Classes go down smoothly

The Baltimore Sun

For months, Larry Vande Kieft, his wife, Emlagene, and friends, Tom and Daneene Lucas of Bel Air, made the trip to Harford Vineyard to make wine.

They tested and blended spices until they had created their own blend of a Sangiovese. Vande Kieft, a physicist, said he was intrigued by the wine-making process.

"I learned about yeast and the way the acids in the grape juice ferment," said the 75-year-old Street resident. "When you first taste a wine in the early stages of fermentation, it's coarse. The longer it ferments, the easier it is on the tongue."

He is one of dozens of people making wine at the Harford Vineyard wine making facility, the first of its kind in the county, said owner Kevin Mooney.

Opened last May, the facility is on the grounds of the vineyard, planted by Mooney in 2003 on a 20-acre parcel in the Piedmont region of Harford County. The vineyard was started with Vidal and Traminette grapes, and last year Mooney added 1,900 Merlot plants, he said.

"There was a tremendous need for Maryland grapes," said Mooney, 49, of Forest Hill.

With a few good harvests under his belt, Mooney said he wanted to grow the business. On a trip to New Jersey, he attended an amateur wine-making school.

"I thought it was an interesting venture," he said. "It was something I wanted to try."

So the wine making facility was born.

Mooney helps the patrons, who can make up to 250 gallons of wine a year, with the chemistry and blending, he said.

The first step is selecting the grapes or juice to make the wine, he said.

In addition to his homegrown grapes, Mooney imports grapes and juice from Northern California and Chile, which he sells to home wine makers and wineries, he said.

People who want to make wines in the spring, from late April to May, may choose from California grapes and juices such as Barbera, Carignane, Sangiovese, and Zinfandel. In September through November, they can select from Chilean grapes or juices including Malbec, Carmenere, Syrah, and Merlot.
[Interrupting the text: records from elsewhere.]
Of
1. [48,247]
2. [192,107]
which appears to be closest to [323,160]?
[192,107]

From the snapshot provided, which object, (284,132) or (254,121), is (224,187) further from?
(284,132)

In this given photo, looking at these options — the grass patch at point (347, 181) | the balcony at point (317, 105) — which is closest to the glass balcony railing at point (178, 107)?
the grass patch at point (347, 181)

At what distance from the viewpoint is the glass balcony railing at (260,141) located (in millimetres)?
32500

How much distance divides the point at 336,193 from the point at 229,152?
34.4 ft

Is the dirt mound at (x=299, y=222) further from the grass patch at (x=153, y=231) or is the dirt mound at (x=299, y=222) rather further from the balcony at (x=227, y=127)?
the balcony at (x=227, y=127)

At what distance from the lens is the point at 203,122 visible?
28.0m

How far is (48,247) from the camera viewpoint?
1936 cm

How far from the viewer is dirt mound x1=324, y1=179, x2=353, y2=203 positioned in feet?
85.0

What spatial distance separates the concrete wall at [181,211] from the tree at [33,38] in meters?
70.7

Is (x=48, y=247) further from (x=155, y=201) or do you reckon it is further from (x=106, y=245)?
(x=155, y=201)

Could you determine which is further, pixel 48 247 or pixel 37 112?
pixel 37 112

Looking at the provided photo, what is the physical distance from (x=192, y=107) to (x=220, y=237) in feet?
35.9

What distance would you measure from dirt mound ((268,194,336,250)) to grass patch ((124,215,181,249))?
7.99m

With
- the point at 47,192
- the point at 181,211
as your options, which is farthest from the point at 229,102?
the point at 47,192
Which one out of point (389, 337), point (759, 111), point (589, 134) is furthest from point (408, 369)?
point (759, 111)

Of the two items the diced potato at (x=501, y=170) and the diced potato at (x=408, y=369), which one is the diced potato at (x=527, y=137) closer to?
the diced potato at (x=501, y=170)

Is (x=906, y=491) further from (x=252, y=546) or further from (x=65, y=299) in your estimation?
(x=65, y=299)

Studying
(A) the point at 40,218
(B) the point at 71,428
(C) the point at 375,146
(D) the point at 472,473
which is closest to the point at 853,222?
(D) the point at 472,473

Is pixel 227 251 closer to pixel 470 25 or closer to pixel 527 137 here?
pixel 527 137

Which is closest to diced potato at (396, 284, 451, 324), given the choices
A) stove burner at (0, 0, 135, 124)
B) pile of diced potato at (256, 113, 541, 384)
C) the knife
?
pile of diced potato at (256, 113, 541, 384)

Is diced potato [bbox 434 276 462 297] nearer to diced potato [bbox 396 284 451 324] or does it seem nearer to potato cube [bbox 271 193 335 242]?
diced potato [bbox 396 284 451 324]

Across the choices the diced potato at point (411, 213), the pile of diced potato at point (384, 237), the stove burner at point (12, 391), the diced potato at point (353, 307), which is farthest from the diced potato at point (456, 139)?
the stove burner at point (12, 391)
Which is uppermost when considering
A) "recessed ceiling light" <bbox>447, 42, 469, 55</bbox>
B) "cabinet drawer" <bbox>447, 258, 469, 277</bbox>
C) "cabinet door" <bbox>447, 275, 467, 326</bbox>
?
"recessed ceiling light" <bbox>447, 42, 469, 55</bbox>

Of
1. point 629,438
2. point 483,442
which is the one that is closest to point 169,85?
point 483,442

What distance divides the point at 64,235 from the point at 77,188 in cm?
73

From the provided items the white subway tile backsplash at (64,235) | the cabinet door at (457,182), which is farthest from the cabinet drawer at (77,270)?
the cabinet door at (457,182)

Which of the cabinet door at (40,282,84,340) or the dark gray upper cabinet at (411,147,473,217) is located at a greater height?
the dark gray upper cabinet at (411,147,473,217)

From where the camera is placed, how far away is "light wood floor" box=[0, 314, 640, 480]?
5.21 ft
The entire process from grape crushing to bottling takes about 10 months, Mooney said. During that time, wine makers who range in age from 30 to 80, learn crushing, de-stemming, pressing, racking, and bottling techniques, he said. The cost for making wine ranges from $130 for a case, $650 for a quarter barrel or about five cases, and about $800 for six cases.

In January, he offered the first of a series of seminars on wine making, led by Carl O. DiManno Winemaker at Sugarloaf Mountain Vineyard in Dickerson. He cut off enrollment at 30 people and had to turn people away, he said.

"The seminar was very successful, but I have seen an overall growth in our business," he said. "Wine making is something that you learn new things every time you do it. It's like being an artist. Everyone has their own vision of what they want to do, and it's different for everyone. It's not like licking stamps, where once you do it a couple of times, you're an expert at it."

Making wine is an eye opener for some people, he said.

"People don't really understand how wines are blended," he said. "The first time they taste an unfinished wine, it's pretty coarse ... it's unrefined."

Bob Rucier agreed.

Last fall, Rucier attended a wine tasting in Bel Air, at which Harford Vineyards had a booth. When he learned about the wine making facility, he decided to give it a try.

"Wine is my drink of choice," said Rucier, 57, of Bel Air. "I collect it, shop for it, and enjoy it. So why not make it?"

He signed on to make a quarter barrel of Zinfandel, he said. When he first tasted the wine juice, it had an unrecognizable taste, he said.

"I was amazed at how different my wine tasted at the final tasting," said Rucier, who is retired from a job as a corporate manager. "It actually tasted like a Zinfandel."

Making wine helps to increase appreciation of the process, Mooney said.

"We have people who are very skeptical," he said. "But they try it because it sounds cool. A father and son came in thinking they would be making vinegar. When they find out that they were making something that actually tastes good, they got very excited."

Vande Kieft got back into wine making after a 20-year hiatus, he said.

"I made wine at home until I discovered that my boys got into it," he quipped.

He prefers making wine away from home.

"Harford Vineyard provides the facility, the equipment, the knowledge, the grapes, or juice, and the contacts," he said. "It's a marvelous little facility, and a nice little hobby. I drink to enjoy it, and I make it because it's fun."